* _Problem statement_:
In the jokes below, what group's obsession made the speaker's girlfriend say she was leaving?

* _Extracted text_:
The wife suggested I get myself one of those penis enlargers ........ So I did....she's 21, and her name's Lucy!


My girlfriend said she was leaving me due to my obsession with the 60's group The Monkees.. I thought she was joking ........ And then I saw her face.

I went to the pub with my girlfriend last night. Locals were shouting paedo and other names at me, just because my girlfriend is 21 and I'm 50. It completely spoilt our 10th anniversary.

My budgie broke his leg today so I made him a splint out of a couple of red heads, his little face lit up when he tried to walk..Unfortunately, I forgot to remove the sandpaper from the bottom of his cage.

I got sacked last night from the Salvation Army soup kitchen, ungrateful bleeders. All I said was, 'hurry up for goodness sake, some of us have got homes to go to!'

Women should be like golf caddies, either holding your balls or getting your bloody tee ready!

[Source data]

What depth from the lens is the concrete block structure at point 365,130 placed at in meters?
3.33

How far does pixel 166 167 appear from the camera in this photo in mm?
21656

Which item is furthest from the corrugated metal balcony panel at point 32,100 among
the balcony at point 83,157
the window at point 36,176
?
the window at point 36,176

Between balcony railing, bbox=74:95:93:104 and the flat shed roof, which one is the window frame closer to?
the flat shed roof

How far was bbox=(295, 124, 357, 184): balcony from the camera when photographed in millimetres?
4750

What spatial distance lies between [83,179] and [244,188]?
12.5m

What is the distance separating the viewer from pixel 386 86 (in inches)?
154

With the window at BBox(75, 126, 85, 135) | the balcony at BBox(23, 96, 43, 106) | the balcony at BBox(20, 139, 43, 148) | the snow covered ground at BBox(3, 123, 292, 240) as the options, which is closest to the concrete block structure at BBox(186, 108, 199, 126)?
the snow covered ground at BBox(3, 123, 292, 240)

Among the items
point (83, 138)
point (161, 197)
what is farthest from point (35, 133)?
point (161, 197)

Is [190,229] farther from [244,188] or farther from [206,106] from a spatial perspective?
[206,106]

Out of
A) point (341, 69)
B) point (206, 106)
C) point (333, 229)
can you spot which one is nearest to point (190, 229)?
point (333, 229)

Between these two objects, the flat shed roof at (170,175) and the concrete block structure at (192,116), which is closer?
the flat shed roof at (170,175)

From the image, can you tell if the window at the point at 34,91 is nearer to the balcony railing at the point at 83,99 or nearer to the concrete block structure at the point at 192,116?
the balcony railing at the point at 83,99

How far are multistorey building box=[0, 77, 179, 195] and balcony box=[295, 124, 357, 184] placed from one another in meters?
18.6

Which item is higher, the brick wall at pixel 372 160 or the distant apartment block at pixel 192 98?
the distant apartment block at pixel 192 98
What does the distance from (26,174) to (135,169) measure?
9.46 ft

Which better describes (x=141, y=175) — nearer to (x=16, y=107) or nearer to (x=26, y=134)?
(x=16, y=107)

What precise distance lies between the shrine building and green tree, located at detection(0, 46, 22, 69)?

* _Result of the exercise_:
The Monkees, a group from the 60's.